Records for processing
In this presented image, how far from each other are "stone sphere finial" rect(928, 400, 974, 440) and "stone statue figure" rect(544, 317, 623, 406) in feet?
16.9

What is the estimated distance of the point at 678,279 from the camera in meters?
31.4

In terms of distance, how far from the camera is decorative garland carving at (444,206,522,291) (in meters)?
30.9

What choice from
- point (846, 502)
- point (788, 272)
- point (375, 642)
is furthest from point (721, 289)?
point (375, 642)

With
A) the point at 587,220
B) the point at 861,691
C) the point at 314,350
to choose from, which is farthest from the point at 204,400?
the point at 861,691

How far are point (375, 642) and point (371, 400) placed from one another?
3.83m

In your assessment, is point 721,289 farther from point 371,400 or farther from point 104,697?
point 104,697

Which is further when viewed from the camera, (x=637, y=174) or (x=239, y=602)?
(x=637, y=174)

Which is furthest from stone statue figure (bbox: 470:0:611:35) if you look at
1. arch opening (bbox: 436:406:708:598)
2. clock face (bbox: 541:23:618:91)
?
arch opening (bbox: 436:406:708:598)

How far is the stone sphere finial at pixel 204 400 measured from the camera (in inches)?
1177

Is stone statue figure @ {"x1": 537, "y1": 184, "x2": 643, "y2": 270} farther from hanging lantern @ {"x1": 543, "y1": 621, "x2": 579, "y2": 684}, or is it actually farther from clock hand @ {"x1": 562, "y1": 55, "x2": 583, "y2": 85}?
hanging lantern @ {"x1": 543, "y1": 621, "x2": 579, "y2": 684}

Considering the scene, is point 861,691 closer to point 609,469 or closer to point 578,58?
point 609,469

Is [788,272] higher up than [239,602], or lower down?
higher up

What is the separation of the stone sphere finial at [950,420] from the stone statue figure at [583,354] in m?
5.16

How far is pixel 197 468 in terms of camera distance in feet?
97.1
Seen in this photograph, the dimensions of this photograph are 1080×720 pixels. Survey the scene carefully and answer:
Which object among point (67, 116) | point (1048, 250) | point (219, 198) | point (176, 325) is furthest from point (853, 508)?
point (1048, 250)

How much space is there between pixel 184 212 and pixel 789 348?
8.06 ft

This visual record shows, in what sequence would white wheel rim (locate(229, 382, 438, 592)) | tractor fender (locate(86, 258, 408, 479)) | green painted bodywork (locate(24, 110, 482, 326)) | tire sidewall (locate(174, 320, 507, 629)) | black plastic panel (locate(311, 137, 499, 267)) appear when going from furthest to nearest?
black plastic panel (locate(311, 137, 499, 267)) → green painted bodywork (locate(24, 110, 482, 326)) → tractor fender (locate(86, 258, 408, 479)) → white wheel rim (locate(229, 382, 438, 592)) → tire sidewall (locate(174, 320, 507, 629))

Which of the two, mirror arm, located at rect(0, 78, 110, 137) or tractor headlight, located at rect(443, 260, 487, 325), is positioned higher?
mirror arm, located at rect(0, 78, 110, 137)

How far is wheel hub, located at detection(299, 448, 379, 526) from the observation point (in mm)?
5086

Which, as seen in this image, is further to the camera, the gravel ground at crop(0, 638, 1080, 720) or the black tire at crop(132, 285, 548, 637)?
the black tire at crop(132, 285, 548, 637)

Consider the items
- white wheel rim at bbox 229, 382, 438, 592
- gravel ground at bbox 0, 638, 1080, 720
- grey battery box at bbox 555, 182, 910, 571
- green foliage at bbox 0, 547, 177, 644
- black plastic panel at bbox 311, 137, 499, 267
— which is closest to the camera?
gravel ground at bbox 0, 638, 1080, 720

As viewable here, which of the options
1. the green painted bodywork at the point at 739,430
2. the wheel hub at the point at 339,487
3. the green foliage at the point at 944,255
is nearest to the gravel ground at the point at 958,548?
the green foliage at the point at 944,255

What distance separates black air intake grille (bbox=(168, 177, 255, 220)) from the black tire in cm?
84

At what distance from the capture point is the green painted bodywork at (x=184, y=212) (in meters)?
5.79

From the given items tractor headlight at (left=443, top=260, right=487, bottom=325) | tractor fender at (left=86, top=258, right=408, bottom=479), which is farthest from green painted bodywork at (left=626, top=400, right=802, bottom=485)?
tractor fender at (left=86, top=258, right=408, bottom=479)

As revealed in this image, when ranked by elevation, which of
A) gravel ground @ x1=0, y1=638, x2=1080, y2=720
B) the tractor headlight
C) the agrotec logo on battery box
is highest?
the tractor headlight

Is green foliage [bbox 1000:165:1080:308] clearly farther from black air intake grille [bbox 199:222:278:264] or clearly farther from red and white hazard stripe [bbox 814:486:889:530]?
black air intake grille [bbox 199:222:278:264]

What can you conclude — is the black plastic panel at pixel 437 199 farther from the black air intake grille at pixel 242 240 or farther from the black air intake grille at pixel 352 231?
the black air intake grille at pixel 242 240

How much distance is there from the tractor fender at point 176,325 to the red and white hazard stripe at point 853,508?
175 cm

Objective
Rewrite all of the rows above with each "stone statue figure" changed to "stone sculpture" and everything else left unchanged.

Result below
In this presented image, how far from each other are "stone sphere finial" rect(928, 400, 974, 440) and "stone sculpture" rect(544, 317, 623, 406) in feet?
16.9

What is the estimated distance of the point at 678,279 from the camera in meters?
31.4

In terms of distance, how far from the camera is decorative garland carving at (444,206,522,291) (in meters)?
30.9

What choice from
- point (846, 502)
- point (788, 272)
- point (375, 642)
is furthest from point (721, 289)?
point (375, 642)

With
A) the point at 587,220
B) the point at 861,691
C) the point at 314,350
to choose from, which is farthest from the point at 204,400?
the point at 861,691

How far are point (375, 642) and point (371, 400) placed from one another?
3.83m

In your assessment, is point 721,289 farther from point 371,400 or farther from point 104,697?
point 104,697

Which is further when viewed from the camera, (x=637, y=174) or (x=239, y=602)?
(x=637, y=174)

Which is furthest from stone sculpture (bbox: 470:0:611:35) if you look at
1. arch opening (bbox: 436:406:708:598)
2. clock face (bbox: 541:23:618:91)
?
arch opening (bbox: 436:406:708:598)

How far is the stone sphere finial at pixel 204 400 measured from the camera (in inches)?
1177

Is stone sculpture @ {"x1": 537, "y1": 184, "x2": 643, "y2": 270} farther from hanging lantern @ {"x1": 543, "y1": 621, "x2": 579, "y2": 684}, or is it actually farther from clock hand @ {"x1": 562, "y1": 55, "x2": 583, "y2": 85}?
hanging lantern @ {"x1": 543, "y1": 621, "x2": 579, "y2": 684}

Considering the scene, is point 861,691 closer to point 609,469 or closer to point 578,58?
point 609,469

Is [788,272] higher up than [239,602], or lower down?
higher up

What is the separation of the stone sphere finial at [950,420] from the stone sculpture at [583,354] in m?
5.16

How far is pixel 197 468 in terms of camera distance in feet?
97.1
Seen in this photograph, the dimensions of this photograph are 1080×720 pixels. Survey the scene carefully and answer:
Which object among point (67, 116) | point (1048, 250) | point (219, 198) | point (176, 325) is furthest from point (853, 508)?
point (1048, 250)

How much space is there between pixel 184 212 and pixel 789 348?
8.06 ft

This visual record shows, in what sequence would white wheel rim (locate(229, 382, 438, 592)) | tractor fender (locate(86, 258, 408, 479)) | green painted bodywork (locate(24, 110, 482, 326)) | tire sidewall (locate(174, 320, 507, 629)) | black plastic panel (locate(311, 137, 499, 267)) appear when going from furthest to nearest?
black plastic panel (locate(311, 137, 499, 267)) → green painted bodywork (locate(24, 110, 482, 326)) → tractor fender (locate(86, 258, 408, 479)) → white wheel rim (locate(229, 382, 438, 592)) → tire sidewall (locate(174, 320, 507, 629))

Which of the two, mirror arm, located at rect(0, 78, 110, 137) or tractor headlight, located at rect(443, 260, 487, 325), is positioned higher?
mirror arm, located at rect(0, 78, 110, 137)

How far is wheel hub, located at detection(299, 448, 379, 526) from the observation point (in mm)?
5086

Which, as seen in this image, is further to the camera, the gravel ground at crop(0, 638, 1080, 720) or the black tire at crop(132, 285, 548, 637)?
the black tire at crop(132, 285, 548, 637)

Consider the items
- white wheel rim at bbox 229, 382, 438, 592
- gravel ground at bbox 0, 638, 1080, 720
- grey battery box at bbox 555, 182, 910, 571
- green foliage at bbox 0, 547, 177, 644
- black plastic panel at bbox 311, 137, 499, 267
— which is closest to the camera?
gravel ground at bbox 0, 638, 1080, 720

As viewable here, which of the options
1. the green painted bodywork at the point at 739,430
2. the wheel hub at the point at 339,487
3. the green foliage at the point at 944,255
is nearest to the gravel ground at the point at 958,548?
the green foliage at the point at 944,255

What distance separates black air intake grille (bbox=(168, 177, 255, 220)) from the black tire in cm?
84

At what distance from the capture point is the green painted bodywork at (x=184, y=212) (in meters)?
5.79

From the given items tractor headlight at (left=443, top=260, right=487, bottom=325) | tractor fender at (left=86, top=258, right=408, bottom=479), which is farthest from green painted bodywork at (left=626, top=400, right=802, bottom=485)?
tractor fender at (left=86, top=258, right=408, bottom=479)

As revealed in this image, when ranked by elevation, which of
A) gravel ground @ x1=0, y1=638, x2=1080, y2=720
B) the tractor headlight
C) the agrotec logo on battery box
is highest?
the tractor headlight

Is green foliage [bbox 1000:165:1080:308] clearly farther from black air intake grille [bbox 199:222:278:264] or clearly farther from red and white hazard stripe [bbox 814:486:889:530]?
black air intake grille [bbox 199:222:278:264]

What can you conclude — is the black plastic panel at pixel 437 199 farther from the black air intake grille at pixel 242 240 or farther from the black air intake grille at pixel 352 231?
the black air intake grille at pixel 242 240

How much distance is there from the tractor fender at point 176,325 to the red and white hazard stripe at point 853,508?
175 cm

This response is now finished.